» Document text
----
Doshin the Giant / In the Wake of
In the Wake of Doshin the Giant
Media Factory (1st Edition); All Ways (2nd Edition)
February 2, 2000; January 1, 2004
Buy Used Copy
Kazutoshi Iida was, back around the mid-1990s, one of the most distinctive game authors and designers in the Japanese game industry, having been responsible for brash design experiments in the form of games like Tail of the Sun and, most famous of all, Aquanaut’s Holiday. Leaping from his cozy position at Artdink to form his own development studio under Nintendo’s umbrella, he and everyone else at the Param studio went on to make Doshin the Giant into a reality. The game is still hailed as Iida’s creative masterpiece in some sections of the Internet, yet its uneventful history in-production betrays a deeper connection to the N64DD, Nintendo’s own experiment in providing N64 consumers a lucrative extension to their home gaming experience. Both the game and the add-on went on to become spectacular financial failures.
While I haven’t played Doshin the Giant for the N64DD, not its Gamecube-upgraded port, I have heard the music from the game. There are quite few game music albums quite like this one, really. Listening to it for the first time, I felt as though I had discovered a whole new world, rich with aural splendors and strange soundscapes that never ceased to amaze me. Iida’s penchant for designing interesting games is only matched by his ability to locate talented, unique individuals to develop said games with him. Though he had worked with ex-Jaleco musician Yasuyuki Suzuki on Tail of the Sun, as well as a few other game musicians who worked at Artdink on games like Aquanaut’s Holiday, Doshin the Giant was a stranger of a game, and it needed an even-stranger musician to give it a musical air. To this day, Doshin the Giant was the first and only game that Tatsuhiko Asano — downtempo post-rock extraordinaire — happened to compose and arrange music for. The artist soon returned to the world of live-performance and continues to occasionally put out new post-rock albums (and T-shirts) on his website.
Doshin the Giant the game reconstituted game mechanics from god games like Populous and refit them into the Iida style of game-making. While most god games focus on statistical manipulation and generally make for a slow-paced gaming experience, this title is quick-footed, features more simplistic goals, and can be completed at a much-quicker pace than normal. Most god games also have period-based musical accompaniment, often using vernacular music alongside aged Western music. By contrast, Asano’s score mixes tropical instrumentation inspired by the game’s settings with heavy distortion of sounds, a modern sense of rhythm and tempi, and generates a beautiful anachronism that can be felt throughout the entire game. Outside and inside the game, Doshin’s music can even be insubstantial and non-existent at times. But nonetheless I can’t think of any better way to complement Doshin the Giant‘s unique premise and style than with a downtempo album of Asano’s own design. Entitled In the wake of Doshin the Giant, it was first released by Media Factory and then republished with a bonus track by Asano himself.
Doshin the Giant is an odd beast to encounter. Filled to the brim with music of varying styles and purposes, I can only be thankful that Asano made sure to assemble the basics of the full album into one definitive “Theme of Doshin the Giant”. This one theme develops so quickly within such a small time-frame that I just couldn’t get it out of my head. Tropical animal calls and crass brass dance with a dazzling array of piano chords, mixed percussion, and distorted industrial drumming. Asano’s own musical style gradually developed and darkened from the mid-’90s to where he is now — Doshin the Giant marked a mid-way point between electro-acoustic downtempo, and his later inter-mingling with aggressive post-rock music. By melding Western musical structure with Eastern arrangement, this opening anthem sets the whole soundtrack’s definition right from the start. It’s an amalgamation of sounds and separate elements that, were another musician tasked to put together, would form a random mixture, not an appealing opener.
----
» Your instructions
Reproduce verbatim the passage of the Doshin the Giant soundtrack review from "February 2, 2000;" up to and including "spectacular financial failures.".

» Provided material
----
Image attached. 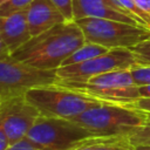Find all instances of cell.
<instances>
[{"label": "cell", "instance_id": "6da1fadb", "mask_svg": "<svg viewBox=\"0 0 150 150\" xmlns=\"http://www.w3.org/2000/svg\"><path fill=\"white\" fill-rule=\"evenodd\" d=\"M84 42L86 39L79 25L75 21H66L32 36L12 56L38 69L56 70Z\"/></svg>", "mask_w": 150, "mask_h": 150}, {"label": "cell", "instance_id": "7a4b0ae2", "mask_svg": "<svg viewBox=\"0 0 150 150\" xmlns=\"http://www.w3.org/2000/svg\"><path fill=\"white\" fill-rule=\"evenodd\" d=\"M149 118V112L131 105L102 103L87 109L71 121L95 137L127 138L134 130L144 125Z\"/></svg>", "mask_w": 150, "mask_h": 150}, {"label": "cell", "instance_id": "3957f363", "mask_svg": "<svg viewBox=\"0 0 150 150\" xmlns=\"http://www.w3.org/2000/svg\"><path fill=\"white\" fill-rule=\"evenodd\" d=\"M55 83L111 104L131 105L141 98L138 86L134 82L130 69L103 73L83 82L56 80Z\"/></svg>", "mask_w": 150, "mask_h": 150}, {"label": "cell", "instance_id": "277c9868", "mask_svg": "<svg viewBox=\"0 0 150 150\" xmlns=\"http://www.w3.org/2000/svg\"><path fill=\"white\" fill-rule=\"evenodd\" d=\"M25 98L39 110L41 116L70 121L87 109L105 103L56 83L32 88L26 91Z\"/></svg>", "mask_w": 150, "mask_h": 150}, {"label": "cell", "instance_id": "5b68a950", "mask_svg": "<svg viewBox=\"0 0 150 150\" xmlns=\"http://www.w3.org/2000/svg\"><path fill=\"white\" fill-rule=\"evenodd\" d=\"M87 42L112 48H131L150 39V29L139 25L102 18H82L75 20Z\"/></svg>", "mask_w": 150, "mask_h": 150}, {"label": "cell", "instance_id": "8992f818", "mask_svg": "<svg viewBox=\"0 0 150 150\" xmlns=\"http://www.w3.org/2000/svg\"><path fill=\"white\" fill-rule=\"evenodd\" d=\"M26 137L40 150H70L81 141L95 136L74 121L40 115Z\"/></svg>", "mask_w": 150, "mask_h": 150}, {"label": "cell", "instance_id": "52a82bcc", "mask_svg": "<svg viewBox=\"0 0 150 150\" xmlns=\"http://www.w3.org/2000/svg\"><path fill=\"white\" fill-rule=\"evenodd\" d=\"M57 80L55 70L34 68L12 55L0 59V101L25 96L26 91L41 86L54 84Z\"/></svg>", "mask_w": 150, "mask_h": 150}, {"label": "cell", "instance_id": "ba28073f", "mask_svg": "<svg viewBox=\"0 0 150 150\" xmlns=\"http://www.w3.org/2000/svg\"><path fill=\"white\" fill-rule=\"evenodd\" d=\"M134 66H136V60L134 52L130 48H112L107 53L88 61L76 64L62 66L55 71L57 80L83 82L103 73L130 69Z\"/></svg>", "mask_w": 150, "mask_h": 150}, {"label": "cell", "instance_id": "9c48e42d", "mask_svg": "<svg viewBox=\"0 0 150 150\" xmlns=\"http://www.w3.org/2000/svg\"><path fill=\"white\" fill-rule=\"evenodd\" d=\"M39 116V110L25 96L0 101V123L11 144L25 138Z\"/></svg>", "mask_w": 150, "mask_h": 150}, {"label": "cell", "instance_id": "30bf717a", "mask_svg": "<svg viewBox=\"0 0 150 150\" xmlns=\"http://www.w3.org/2000/svg\"><path fill=\"white\" fill-rule=\"evenodd\" d=\"M73 12L74 20L82 18H102L139 25L117 0H73Z\"/></svg>", "mask_w": 150, "mask_h": 150}, {"label": "cell", "instance_id": "8fae6325", "mask_svg": "<svg viewBox=\"0 0 150 150\" xmlns=\"http://www.w3.org/2000/svg\"><path fill=\"white\" fill-rule=\"evenodd\" d=\"M27 23L32 36L66 22V18L50 0H34L26 9Z\"/></svg>", "mask_w": 150, "mask_h": 150}, {"label": "cell", "instance_id": "7c38bea8", "mask_svg": "<svg viewBox=\"0 0 150 150\" xmlns=\"http://www.w3.org/2000/svg\"><path fill=\"white\" fill-rule=\"evenodd\" d=\"M0 33L11 55L28 42L32 34L27 23L26 11L0 15Z\"/></svg>", "mask_w": 150, "mask_h": 150}, {"label": "cell", "instance_id": "4fadbf2b", "mask_svg": "<svg viewBox=\"0 0 150 150\" xmlns=\"http://www.w3.org/2000/svg\"><path fill=\"white\" fill-rule=\"evenodd\" d=\"M109 49L103 47V46H100V45H96V43H93V42H84L81 47H79L75 52H73L62 63V66H69V64H76V63H81V62H84V61H88L90 59H94L98 55H102L104 53H107ZM61 66V67H62Z\"/></svg>", "mask_w": 150, "mask_h": 150}, {"label": "cell", "instance_id": "5bb4252c", "mask_svg": "<svg viewBox=\"0 0 150 150\" xmlns=\"http://www.w3.org/2000/svg\"><path fill=\"white\" fill-rule=\"evenodd\" d=\"M120 2V5L128 12L130 13L141 26L146 27L150 29V15L148 13H145L144 11H142L134 0H117Z\"/></svg>", "mask_w": 150, "mask_h": 150}, {"label": "cell", "instance_id": "9a60e30c", "mask_svg": "<svg viewBox=\"0 0 150 150\" xmlns=\"http://www.w3.org/2000/svg\"><path fill=\"white\" fill-rule=\"evenodd\" d=\"M127 141L134 146V145H150V118L149 121L134 130L128 137Z\"/></svg>", "mask_w": 150, "mask_h": 150}, {"label": "cell", "instance_id": "2e32d148", "mask_svg": "<svg viewBox=\"0 0 150 150\" xmlns=\"http://www.w3.org/2000/svg\"><path fill=\"white\" fill-rule=\"evenodd\" d=\"M134 52L136 64L138 66H150V39L130 48Z\"/></svg>", "mask_w": 150, "mask_h": 150}, {"label": "cell", "instance_id": "e0dca14e", "mask_svg": "<svg viewBox=\"0 0 150 150\" xmlns=\"http://www.w3.org/2000/svg\"><path fill=\"white\" fill-rule=\"evenodd\" d=\"M120 139H123V137H89L81 141L76 146H74L70 150H95L101 144L116 142Z\"/></svg>", "mask_w": 150, "mask_h": 150}, {"label": "cell", "instance_id": "ac0fdd59", "mask_svg": "<svg viewBox=\"0 0 150 150\" xmlns=\"http://www.w3.org/2000/svg\"><path fill=\"white\" fill-rule=\"evenodd\" d=\"M136 86H150V66H134L130 68Z\"/></svg>", "mask_w": 150, "mask_h": 150}, {"label": "cell", "instance_id": "d6986e66", "mask_svg": "<svg viewBox=\"0 0 150 150\" xmlns=\"http://www.w3.org/2000/svg\"><path fill=\"white\" fill-rule=\"evenodd\" d=\"M34 0H9L2 6H0V15H5L19 11H26L27 7Z\"/></svg>", "mask_w": 150, "mask_h": 150}, {"label": "cell", "instance_id": "ffe728a7", "mask_svg": "<svg viewBox=\"0 0 150 150\" xmlns=\"http://www.w3.org/2000/svg\"><path fill=\"white\" fill-rule=\"evenodd\" d=\"M62 13L67 21H75L74 20V12H73V0H50Z\"/></svg>", "mask_w": 150, "mask_h": 150}, {"label": "cell", "instance_id": "44dd1931", "mask_svg": "<svg viewBox=\"0 0 150 150\" xmlns=\"http://www.w3.org/2000/svg\"><path fill=\"white\" fill-rule=\"evenodd\" d=\"M95 150H132V145L127 141V138H123L116 142L101 144Z\"/></svg>", "mask_w": 150, "mask_h": 150}, {"label": "cell", "instance_id": "7402d4cb", "mask_svg": "<svg viewBox=\"0 0 150 150\" xmlns=\"http://www.w3.org/2000/svg\"><path fill=\"white\" fill-rule=\"evenodd\" d=\"M6 150H40V149L32 141H29L27 137H25L13 144H9V146Z\"/></svg>", "mask_w": 150, "mask_h": 150}, {"label": "cell", "instance_id": "603a6c76", "mask_svg": "<svg viewBox=\"0 0 150 150\" xmlns=\"http://www.w3.org/2000/svg\"><path fill=\"white\" fill-rule=\"evenodd\" d=\"M131 107L150 114V97H141L135 103H132Z\"/></svg>", "mask_w": 150, "mask_h": 150}, {"label": "cell", "instance_id": "cb8c5ba5", "mask_svg": "<svg viewBox=\"0 0 150 150\" xmlns=\"http://www.w3.org/2000/svg\"><path fill=\"white\" fill-rule=\"evenodd\" d=\"M9 141H8V137L4 130V127L2 124L0 123V150H6L8 146H9Z\"/></svg>", "mask_w": 150, "mask_h": 150}, {"label": "cell", "instance_id": "d4e9b609", "mask_svg": "<svg viewBox=\"0 0 150 150\" xmlns=\"http://www.w3.org/2000/svg\"><path fill=\"white\" fill-rule=\"evenodd\" d=\"M134 1L142 11H144L150 15V0H134Z\"/></svg>", "mask_w": 150, "mask_h": 150}, {"label": "cell", "instance_id": "484cf974", "mask_svg": "<svg viewBox=\"0 0 150 150\" xmlns=\"http://www.w3.org/2000/svg\"><path fill=\"white\" fill-rule=\"evenodd\" d=\"M6 56H11V53H9V50H8L5 41L2 39V35L0 33V59L1 57H6Z\"/></svg>", "mask_w": 150, "mask_h": 150}, {"label": "cell", "instance_id": "4316f807", "mask_svg": "<svg viewBox=\"0 0 150 150\" xmlns=\"http://www.w3.org/2000/svg\"><path fill=\"white\" fill-rule=\"evenodd\" d=\"M141 97H150V86H141L138 87Z\"/></svg>", "mask_w": 150, "mask_h": 150}, {"label": "cell", "instance_id": "83f0119b", "mask_svg": "<svg viewBox=\"0 0 150 150\" xmlns=\"http://www.w3.org/2000/svg\"><path fill=\"white\" fill-rule=\"evenodd\" d=\"M132 150H150V145H134Z\"/></svg>", "mask_w": 150, "mask_h": 150}, {"label": "cell", "instance_id": "f1b7e54d", "mask_svg": "<svg viewBox=\"0 0 150 150\" xmlns=\"http://www.w3.org/2000/svg\"><path fill=\"white\" fill-rule=\"evenodd\" d=\"M7 1H9V0H0V6H2L4 4H6Z\"/></svg>", "mask_w": 150, "mask_h": 150}]
</instances>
----
» Result
February 2, 2000; January 1, 2004
Buy Used Copy
Kazutoshi Iida was, back around the mid-1990s, one of the most distinctive game authors and designers in the Japanese game industry, having been responsible for brash design experiments in the form of games like Tail of the Sun and, most famous of all, Aquanaut’s Holiday. Leaping from his cozy position at Artdink to form his own development studio under Nintendo’s umbrella, he and everyone else at the Param studio went on to make Doshin the Giant into a reality. The game is still hailed as Iida’s creative masterpiece in some sections of the Internet, yet its uneventful history in-production betrays a deeper connection to the N64DD, Nintendo’s own experiment in providing N64 consumers a lucrative extension to their home gaming experience. Both the game and the add-on went on to become spectacular financial failures.